Les droits humains

Partage international no 443juillet 2025

par Le Maître –

par l’entremise de Benjamin Creme, juillet 1984

La question des droits humains est au cœur des problèmes de l’humanité actuelle. Autrefois, les structures sociales dominaient la vie individuelle et établissaient un ensemble de relations hiérarchiques où chacun connaissait sa place : la femme obéissait à son mari, l’homme obéissait au seigneur, le seigneur obéissait au roi et accomplissait sa volonté, tandis que le clergé servait d’intermédiaire entre Dieu et les hommes. Ces relations, bien qu’artificielles et imposées, répondaient aux besoins des sociétés d’alors, qui s’efforçaient de trouver leur identité et leur place dans le monde.
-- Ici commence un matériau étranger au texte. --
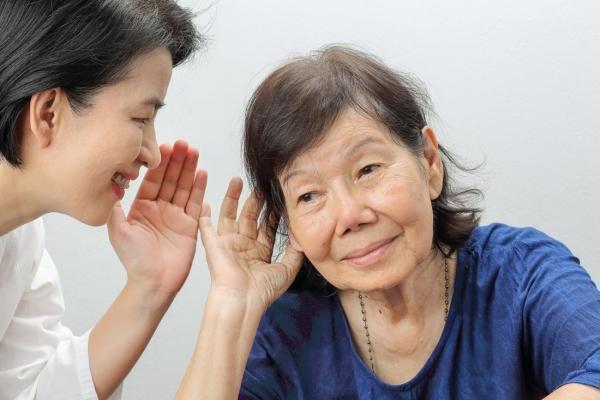 у женщины плохой слух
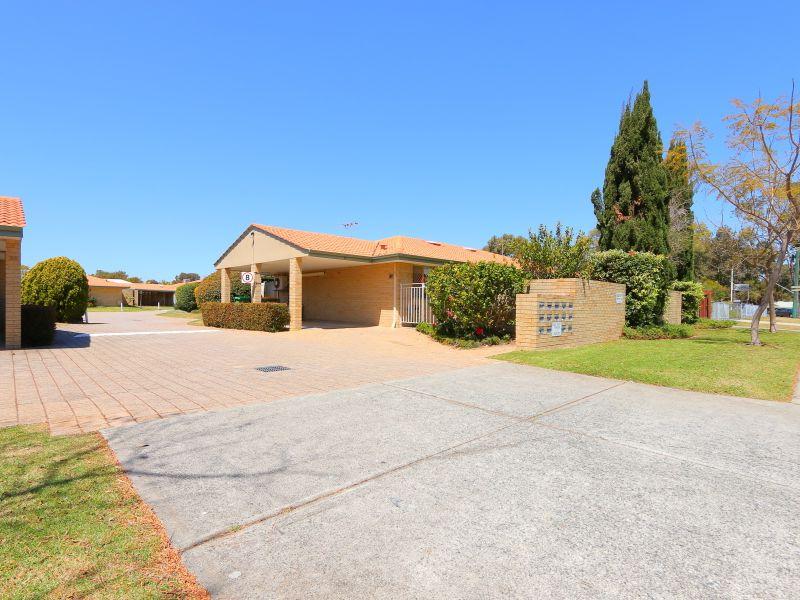 https://propertyphotos.vaultre.com.au/835/760133__reaimport-1568684246-347379-29049.jpg
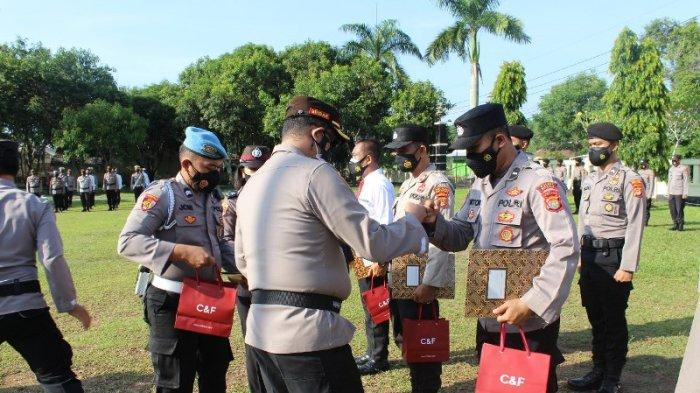 Kapolres Way Kanan Lampung Beri Penghargaan 10 Personel Berprestasi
Aujourd’hui, tout a changé. A l’exception de quelques régions du monde où les groupes dominants s’accrochent aux vieilles structures, souvent au prix de dissensions et de guerres civiles, les peuples ont fait valoir leur droit à l’autodétermination. Ils ont pris la responsabilité d’instaurer une forme de gouvernement juste, et mis en place différents modes de représentation leur permettant d’exprimer leur volonté. Plus que jamais, ils demandent à participer plus directement aux décisions qui affectent leur vie.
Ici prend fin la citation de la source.